New NJ law helps women with dense breast tissue get additional tests for cancer

A new law in New Jersey helps women with a condition that puts them at higher risk of breast cancer get additional screenings - but it fails to require health care providers to inform women when they have the condition and might need those tests.

Advocates claim the law is a step "in the right direction" but falls woefully short after it was watered down in the state Assembly.

The law pertains to who have dense breast tissue - a condition that puts them at five times greater risk of . Dense tissue makes mammograms harder to read because both dense tissue and cancer appear white on mammograms, making tumors harder to spot. Picture trying to find a snowball in a mound of snow.

It is estimated that 40 percent of women who get mammograms have dense breasts and 10 percent of those have extremely dense tissue.

The new law requires insurance companies to pick up the tab for additional screenings like ultrasound, magnetic resonance imaging, and three-dimensional mammography for women with extremely dense breast tissue.
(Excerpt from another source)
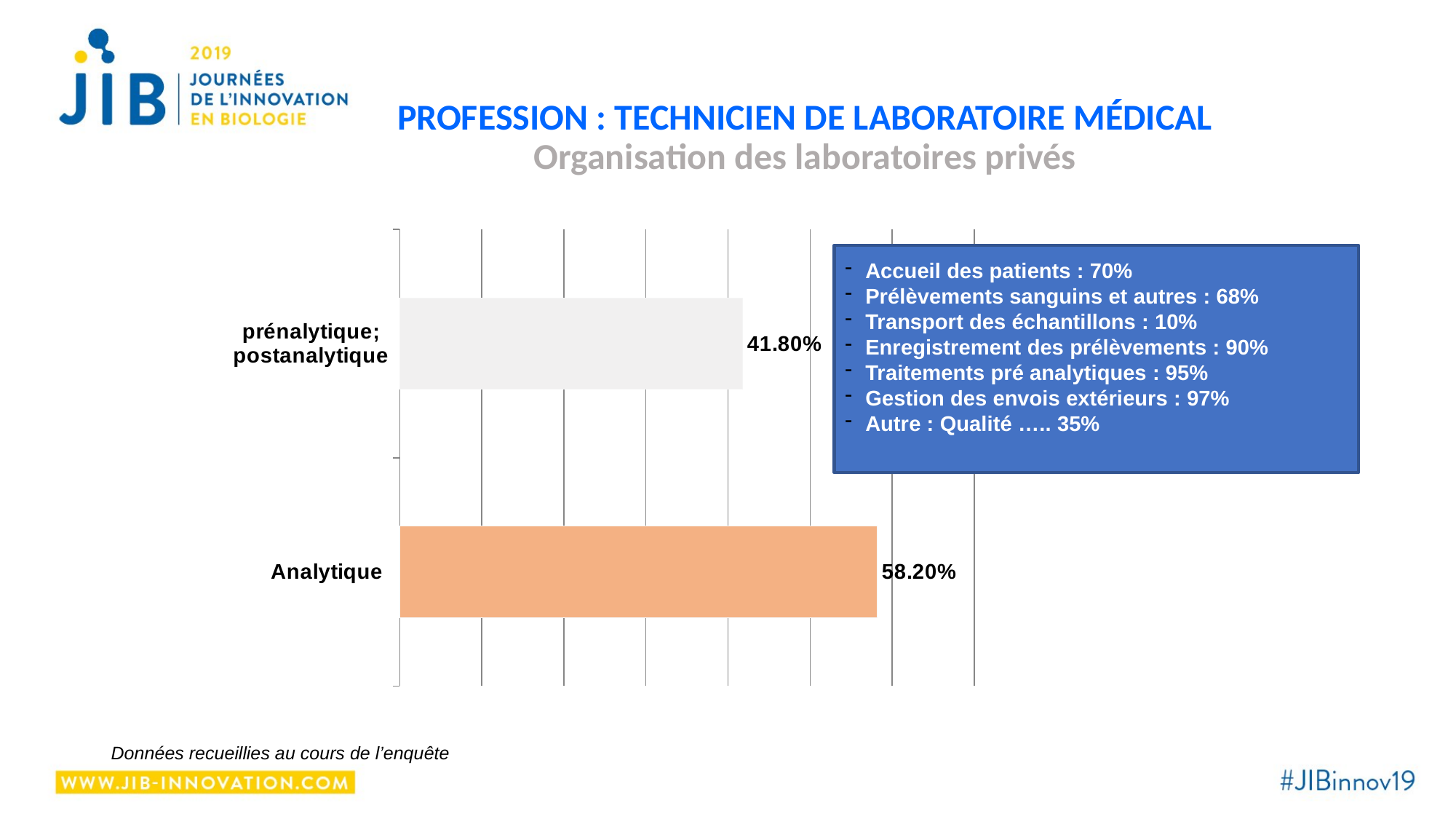
Are the bars in the chart horizontal or vertical? horizontal Which category has the highest value? Analytique How many categories are shown in the chart? 2 What is the difference between the values for Analytique and prénalytique; postanalytique? 16.40% What kind of chart is shown on the slide? bar chart What is the total of the two values shown in the chart? 100.00% What is the value for Analytique? 58.20% What colour is the bar for Analytique? orange Which is larger, the value for Analytique or the value for prénalytique; postanalytique? Analytique Which category has the lowest value? prénalytique; postanalytique What is the value for prénalytique; postanalytique? 41.80%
Insurers must also cover testing when a patient has other risk factors, such as a family history of the disease, positive genetic testing, or a prior personal history of breast cancer.

The measure initially required that a letter be sent to women telling them they have dense tissue, so they could decide whether they wanted more testing.

But it was rewritten after Dr. Sharon Mass, chairwoman of the New Jersey section of the American Congress of Obstetricians and Gynecologists testified before Assembly members last year, saying her group opposed direct notification. She said it would lead to physicians ordering unnecessary tests to prevent lawsuits, and noted that a higher percentage of false-positives would lead to more biopsies.

The bill was also opposed by the state insurance industry, which claimed that although there is no evidence that widespread ultrasound screening saves lives, the measure would drive up costs.

The bill passed both houses. It now requires that a generic letter be sent to all women - not just those with dense breasts - explaining that dense breast tissue may require additional screenings. It does not tell women if they have .

Patient advocates and some physicians are concerned that the law doesn't do enough to protect women.

"This general letter doesn't really give the patient any information," said Dr. Lisa Weinstock, a radiologist and owner of Women's Digital Imaging in Ridgewood, N.J., who testified in favor of the original bill in Trenton. "It can put fear into women who don't have dense tissue and doesn't give enough information to those who do."

As the bill was rewritten, at least one sponsor - state Sen. Nia H. Gill, D-Essex - took her name off the measure. She would not discuss the law with a reporter when it was signed by Gov. Chris Christie recently. State Sen. Loretta Weinberg, D-Teaneck, another sponsor, would also not talk about the law, offering a written statement instead:

"Our goal was to ensure that women who have dense breast tissue, or other factors that may lead to cancer being missed, were able to access important health information and preventive care," Weinberg said in the statement. "While I am disappointed that we did not get everything we wanted, it was important that we moved this legislation so that women are aware of the risk factors associated with dense breast tissue."

Laurie Scofield, a Wayne resident, said her cancer went undetected for two years as she continued to ask her doctor about a lump in her breast. Because her mammogram came back negative, Scofield was told it was probably a cyst.

By the time Scofield was diagnosed in 2010 she was 48 years old and had Stage 3 cancer. She is "doing well" now but endured nearly a year of treatment that included chemotherapy, surgery and radiation. She founded the non-profit "Are You Dense?" to raise awareness of the issue.

"This law is a step in the right direction but it's similar to a patient getting a letter explaining the danger of high cholesterol but not saying whether you have it or not," Scofield said.

Currently, radiologists send mammogram results and a report to a patient's doctor, typically a gynecologist. This report may or may not say the patient has dense breast tissue but the report sent to the patient usually just has a box checked to indicate whether the test is negative, monitoring is suggested or further testing is recommended.

"Part of the problem is the doctors who get the report are gynecologists and aren't breast specialists so some might not know further testing may be needed," Scofield said. "Had I been told I had dense tissue I would have insisted on further testing and would have been diagnosed much earlier. I could have avoided much of the treatment I had."

New Jersey is one of 14 states with a law requiring additional testing for women with dense or a number of other high-risk factors. But advocates say it is the weakest of the group with its omission of the mandate to inform women with dense tissue.

Despite the murky language of the letters being sent to patients, Scofield said her organization will continue "to educate the women of New Jersey on the facts and that supplemental screening options should be discussed with their doctor."